Through long-term collaboration and mutual growth with our customers, we understand that everything—from optimizing crystal growth on the supply side to designing and implementing them in application systems on the user end—depends on a fundamental grasp of the crystal's underlying microscopic structure and its manifest physical and chemical properties.
So, what are the structural characteristics of these optical crystals? And how can we leverage these characteristics to use them more effectively? In today's Cas’Tech Class, we will explore these questions together.
1. Fundamental Concepts
The most fundamental structural characteristic of a crystal is the three-dimensional, periodic, and orderly arrangement of its internal atoms, ions, or molecules. Figure 1 shows the unit cell structure of an LBO crystal.
The smallest structural unit of a crystal is the unit cell. The directions of the three edges of the unit cell are called the crystallographic axis, typically denoted as a (X), b (Y), and c (Z). For trigonal and hexagonal crystal systems, an additional horizontal axis is introduced, resulting in three horizontal axis oriented at 120° to each other.
Figure 1. The unit cell structure of an LBO crystal
According to their optical properties, crystals can be divided into two broad categories:
• Optically homogeneous (isotropic) materials
• Optically heterogeneous (anisotropic) materials
Isotropic crystals always have a cubic unit-cell structure.
Anisotropic crystals, on the other hand, can belong to any of six unit-cell systems: trigonal, tetragonal, hexagonal, orthorhombic, monoclinic, or triclinic.
• The trigonal, tetragonal, and hexagonal systems are uniaxial crystals, characterized by dielectric constants εx = εy ≠ εz; thus the a and b axis share identical physical properties.
• The orthorhombic, monoclinic, and triclinic systems are biaxial crystals, with εx ≠ εy ≠ εz.
Figure 2. The basic classification framework of crystal structures.

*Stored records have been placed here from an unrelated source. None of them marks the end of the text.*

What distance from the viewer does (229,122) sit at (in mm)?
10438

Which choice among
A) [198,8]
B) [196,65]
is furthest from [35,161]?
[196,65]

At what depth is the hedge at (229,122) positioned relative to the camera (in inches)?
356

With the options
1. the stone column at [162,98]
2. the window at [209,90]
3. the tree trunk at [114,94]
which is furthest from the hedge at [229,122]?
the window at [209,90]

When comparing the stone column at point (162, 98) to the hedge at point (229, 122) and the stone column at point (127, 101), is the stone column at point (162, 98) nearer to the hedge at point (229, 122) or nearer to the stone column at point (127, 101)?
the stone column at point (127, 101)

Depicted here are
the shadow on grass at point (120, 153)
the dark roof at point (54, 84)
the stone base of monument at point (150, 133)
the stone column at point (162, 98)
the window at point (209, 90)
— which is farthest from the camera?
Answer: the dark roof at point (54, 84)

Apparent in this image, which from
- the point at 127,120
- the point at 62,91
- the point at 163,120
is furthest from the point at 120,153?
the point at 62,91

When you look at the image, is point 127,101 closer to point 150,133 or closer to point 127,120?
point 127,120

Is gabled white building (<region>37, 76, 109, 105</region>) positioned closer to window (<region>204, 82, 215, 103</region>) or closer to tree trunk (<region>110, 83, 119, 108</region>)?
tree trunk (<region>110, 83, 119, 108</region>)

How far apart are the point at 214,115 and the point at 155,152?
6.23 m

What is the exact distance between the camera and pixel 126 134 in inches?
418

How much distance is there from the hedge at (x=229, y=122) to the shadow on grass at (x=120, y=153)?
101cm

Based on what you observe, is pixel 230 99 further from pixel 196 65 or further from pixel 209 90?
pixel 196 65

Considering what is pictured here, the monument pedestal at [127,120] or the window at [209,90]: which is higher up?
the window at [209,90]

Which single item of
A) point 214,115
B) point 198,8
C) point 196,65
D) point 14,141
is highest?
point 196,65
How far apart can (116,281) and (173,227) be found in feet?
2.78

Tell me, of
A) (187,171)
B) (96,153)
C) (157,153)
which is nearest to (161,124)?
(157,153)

Laser crystals such as Yb:CaF2 and Er:Cr:YSGG, as well as magneto-optical crystals like TGG, belong to the cubic crystal system; nonlinear crystals β-BBO, electro-optic crystals LiNbO3, and laser crystals Cr:LiSAF belong to the trigonal system; nonlinear crystal CLBO, laser crystal Yb:CALGO, and birefringent crystal YVO4 belong to the tetragonal system; nonlinear crystals LBO and KTP belong to the orthorhombic system; and nonlinear crystal BIBO belongs to the monoclinic system, etc.
Why do we perform such a detailed classification of optical crystals? Because the direction of light propagation and polarization within different crystal structures are critical to their applications and performance.
2. The Optical Indicatrix
The propagation of light in isotropic crystals is relatively simple; the speed of propagation does not change with the direction of the light wave's propagation or vibration. In this article, we focus on the anisotropic case and introduce the concept of the optical indicatrix (also called the index ellipsoid) to visually represent the refractive index for light vibrating in a specific direction.
As shown in Figure 3, anisotropic crystals can be divided into uniaxial and biaxial crystals. The optical indicatrix for a uniaxial crystal is an ellipsoid of revolution (spheroid). It is formed with the Ne axis (parallel to the c-axis, with a magnitude equal to the extraordinary refractive index) as the axis of rotation and the No axis (perpendicular to the c-axis, with a magnitude equal to the ordinary refractive index) as the radius. The crystal is classified as having a positive or negative optical sign based on the relative magnitudes of Ne and No, as shown in Figure 4(a) and (b). The optical indicatrix for a biaxial crystal is a triaxial ellipsoid, where Ng, Nm, and Np represent the maximum, intermediate, and minimum principal refractive indices, respectively. The sections of the indicatrix perpendicular to the optic axis are circles with a radius of Nm, as shown in Figure 4(c) and (d).
Figure 3. The classification of anisotropic crystals
- Positive uniaxial crystal (b)Negative uniaxial crystal
- Positive biaxial crystal (d)Negative biaxial crystal
Figure 4. The optical indicatrix for anisotropic crystals
The optical indicatrix is essential in the design and use of optical crystals, such as in the calculation of phase matching angles and nonlinear coefficients for nonlinear crystals. Below, we will use the applications of the β-BBO crystal in nonlinear optical frequency conversion and electro-optic Q-switching as examples to discuss the specific role of the optical crystal structure, particularly the optical indicatrix.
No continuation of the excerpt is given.